ML: „In de boventiteling worden niet alleen de dialogen geprojecteerd. Het volume van het omgevingsgeluid wordt met een decibeldisplay weergegeven, als er een pianotoets klinkt verschijnt er een muzieknoot in beeld, en op een gegeven moment neemt het blaffen van een hond het hele scherm over.”

BB: „Ja en dat blaffen was toen niet te horen toch? In het begin representeren ze dat nog door met een doek te wapperen, maar dat houdt op een gegeven moment op. En ze leken op verschillende manieren met de verhouding tussen geluid en beeld te spelen. De eerste twee keer dat het pistool in de voorstelling afging was de knal zo hard dat ik hem kon horen, terwijl er de derde keer alleen op het scherm van tien tot nul werd afgeteld en bleef het schot zelf achterwege, toch?”

ML: „Inderdaad, het was grappig om alle horende toeschouwers hun vingers al in hun oren te zien stoppen terwijl het geluid uiteindelijk uitbleef.”

Scène uit [meeuw].Foto Kurt van der Elst

Emanciperend

BB: „Ze hebben ook slim gewerkt met hoe geluid voor dove mensen werkt – ik voelde de trilling van het gestamp op de houten vloer, en van de pistoolschoten. Van andere dove kijkers begreep ik dat de bas achterop de tribune nog beter voelbaar was.”

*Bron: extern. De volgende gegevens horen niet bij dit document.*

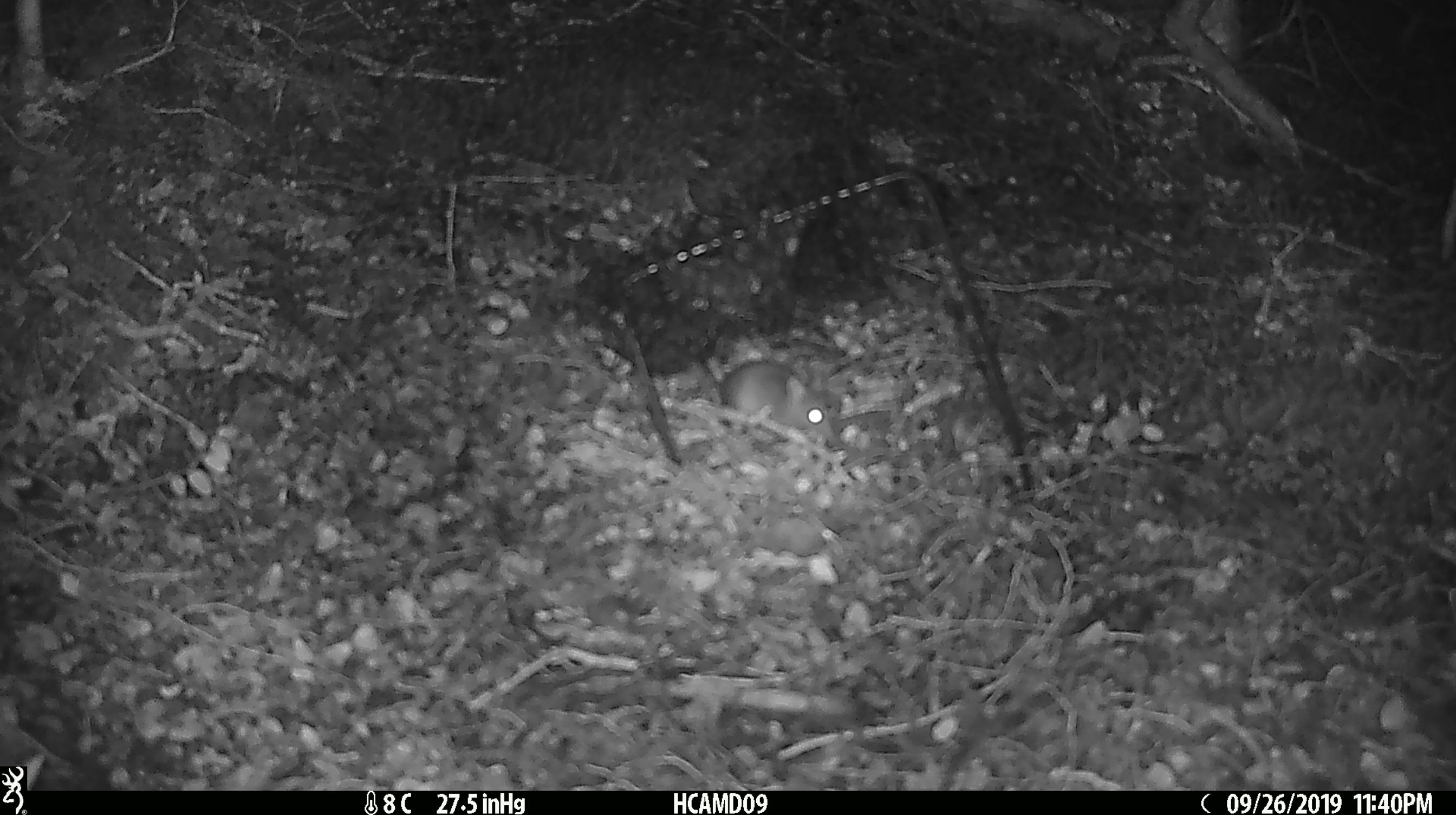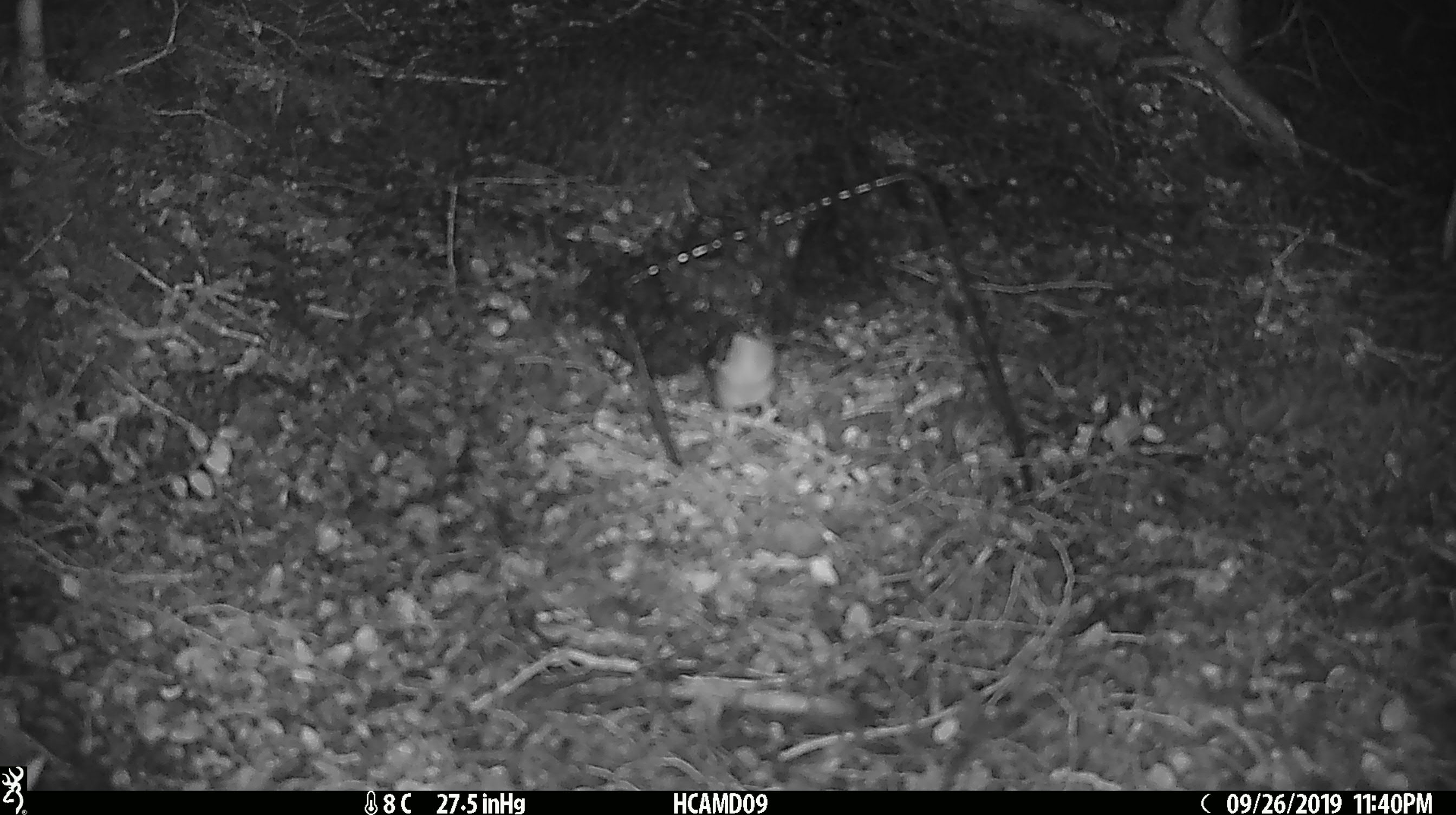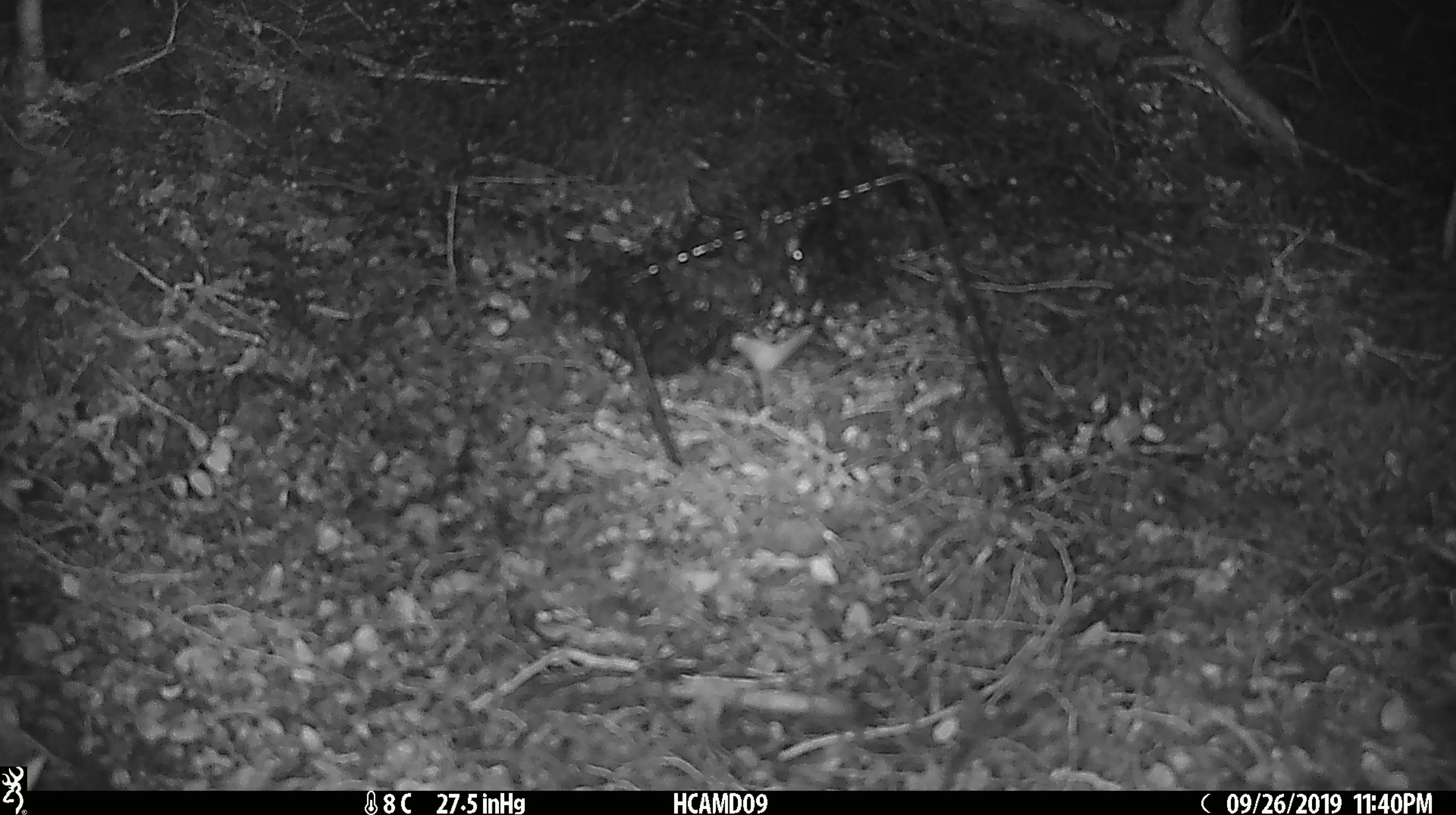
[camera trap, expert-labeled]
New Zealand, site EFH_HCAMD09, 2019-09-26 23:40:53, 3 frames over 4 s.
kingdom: Animalia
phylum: Chordata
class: Mammalia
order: Rodentia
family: Muridae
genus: Mus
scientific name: Mus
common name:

ML: „Wat mij vooral bijblijft is enerzijds de weldadige stilte van de voorstelling, die het drama veel harder aan laat komen dan het geschreeuw waar repertoiretheater regelmatig in verzandt, en anderzijds een besef van het theatrale potentieel van gebarentaal.”

BB: „Mijn droom is dat doven en horenden vaker samen voorstellingen maken. In Amsterdam had je vroeger het Handtheater dat ook Nederlandse Gebarentaal als uitgangspunt nam, dat heeft mij als kind en jongvolwassene enorm geïnspireerd. Het werkt bijzonder emanciperend om theater te zien dat voor en door de dovengemeenschap is gemaakt.”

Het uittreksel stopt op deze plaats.